With Democrats unanimously against the bill, Republicans commanding the Senate 52-48 would lose if just three GOP senators are opposed. That proved a bridge too far in July, when three attempts to pass similar measures fell short and delivered an embarrassing defeat to President Donald Trump and Senate Majority Leader Mitch McConnell, R-Ky.

McConnell said he'd not bring another alternative to the Senate floor unless he knew he had the 50 votes needed. Vice President Mike Pence would cast the tie-breaking vote. On Tuesday, Pence planned to briefly leave his United Nations meetings in New York to attend the Senate Republican policy lunch in Washington, and then return to the U.N. later in the day.

For Senate Republican leaders, a victory would allow them to claim redemption on their 'repeal and replace' effort. The House approved its version of the bill in May.

Democrats backed by doctors, hospitals, and patients' groups mustered an all-out effort to smother the GOP drive, warning of millions losing coverage and others facing skimpier policies. Sixteen patients groups including the American Heart Association and the March of Dimes said they opposed it, as did the American College of Physicians and the Children's Hospital Association.

Potentially complicating the GOP drive, the Congressional Budget Office said it won't have crucial estimates on the bill's impact on coverage ready for several weeks.

Special procedures protecting the GOP bill from filibusters — which take 60 votes to block — expire Sept. 30, and after that Democratic opposition would guarantee its defeat. Some wavering Republican senators could want the nonpartisan budget office's analysis before feeling comfortable about the measure's impact back home.

All but daring Republicans to vote without the budget office figures, Senate Minority Leader Chuck Schumer, D-N.Y., said voting without that information would be 'legislative malpractice at the highest.'

The budget agency's evaluations of past GOP repeal plans concluded they would have caused millions of Americans to lose insurance coverage.

Pence was calling senators to seek support, White House officials said. House Speaker Paul Ryan, R-Wis., said the House would vote on the bill if it passes the Senate. Speaking in Menomonee Falls, Wisconsin, Ryan called it 'our best, last chance to get repeal and replace done.'

The bill would reduce spending gaps between states that expanded Medicaid under Obama's law and the mostly GOP states that did not. Details on the measure's exact state-by-state impact were murky.

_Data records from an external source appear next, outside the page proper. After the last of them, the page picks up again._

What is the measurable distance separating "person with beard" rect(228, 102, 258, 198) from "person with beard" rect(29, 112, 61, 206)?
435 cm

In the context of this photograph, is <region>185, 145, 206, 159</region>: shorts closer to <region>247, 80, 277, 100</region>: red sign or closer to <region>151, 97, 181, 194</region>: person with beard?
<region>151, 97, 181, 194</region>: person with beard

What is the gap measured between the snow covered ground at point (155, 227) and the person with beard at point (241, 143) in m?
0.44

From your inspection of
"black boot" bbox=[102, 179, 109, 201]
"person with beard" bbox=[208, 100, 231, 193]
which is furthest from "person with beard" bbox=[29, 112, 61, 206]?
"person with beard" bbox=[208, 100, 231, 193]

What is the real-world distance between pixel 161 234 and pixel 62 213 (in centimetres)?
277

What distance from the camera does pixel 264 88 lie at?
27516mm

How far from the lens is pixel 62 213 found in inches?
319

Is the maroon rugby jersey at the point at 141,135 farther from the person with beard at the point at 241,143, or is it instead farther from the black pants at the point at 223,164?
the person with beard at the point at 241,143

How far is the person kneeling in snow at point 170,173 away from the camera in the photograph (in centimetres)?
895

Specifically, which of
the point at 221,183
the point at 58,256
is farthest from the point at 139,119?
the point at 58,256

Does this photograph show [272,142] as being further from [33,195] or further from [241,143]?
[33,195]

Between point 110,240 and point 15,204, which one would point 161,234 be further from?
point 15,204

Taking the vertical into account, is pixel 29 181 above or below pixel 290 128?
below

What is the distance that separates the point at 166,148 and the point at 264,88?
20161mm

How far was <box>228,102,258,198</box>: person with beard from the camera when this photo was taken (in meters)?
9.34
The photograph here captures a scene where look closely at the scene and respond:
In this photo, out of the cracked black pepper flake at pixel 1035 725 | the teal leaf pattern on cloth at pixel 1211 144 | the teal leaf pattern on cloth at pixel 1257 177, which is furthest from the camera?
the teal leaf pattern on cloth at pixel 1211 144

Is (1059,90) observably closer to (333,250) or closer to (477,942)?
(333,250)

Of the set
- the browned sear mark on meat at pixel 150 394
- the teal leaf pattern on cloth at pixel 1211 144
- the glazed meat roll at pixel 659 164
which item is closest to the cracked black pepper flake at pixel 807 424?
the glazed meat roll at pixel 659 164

Conservative Sen. Rand Paul, R-Ky., has said he'll oppose the measure because it doesn't do enough to erase Obama's law. Sen. Susan Collins, R-Maine, said she was concerned the bill would make 'fundamental changes' in Medicaid.

Other Republicans who've not yet lined up behind the bill include Alaska's Lisa Murkowski, Shelley Moore Capito of West Virginia, John McCain of Arizona and Ohio's Rob Portman.
Collins, Murkowski and McCain provided the decisive votes against the last measure Republicans tried to push through the Senate in July.

'It's better but it's not what the Senate is supposed to be doing,' McCain told reporters about the new package.

Arizona GOP Gov. Doug Ducey said he backed the new bill, putting pressure on McCain.
The revived drive comes as Sens. Lamar Alexander, R-Tenn., and Patty Murray, D-Wash., work toward a bipartisan deal to continue federal subsidies to insurers that are used to ease some costs for lower-earning customers. Trump has threatened to block the subsidies.

Murray spokeswoman Helen Hare said Murray is 'hopeful and optimistic' a deal could come soon, a statement that came as Democrats tried peeling away GOP support from the Graham-Cassidy bill.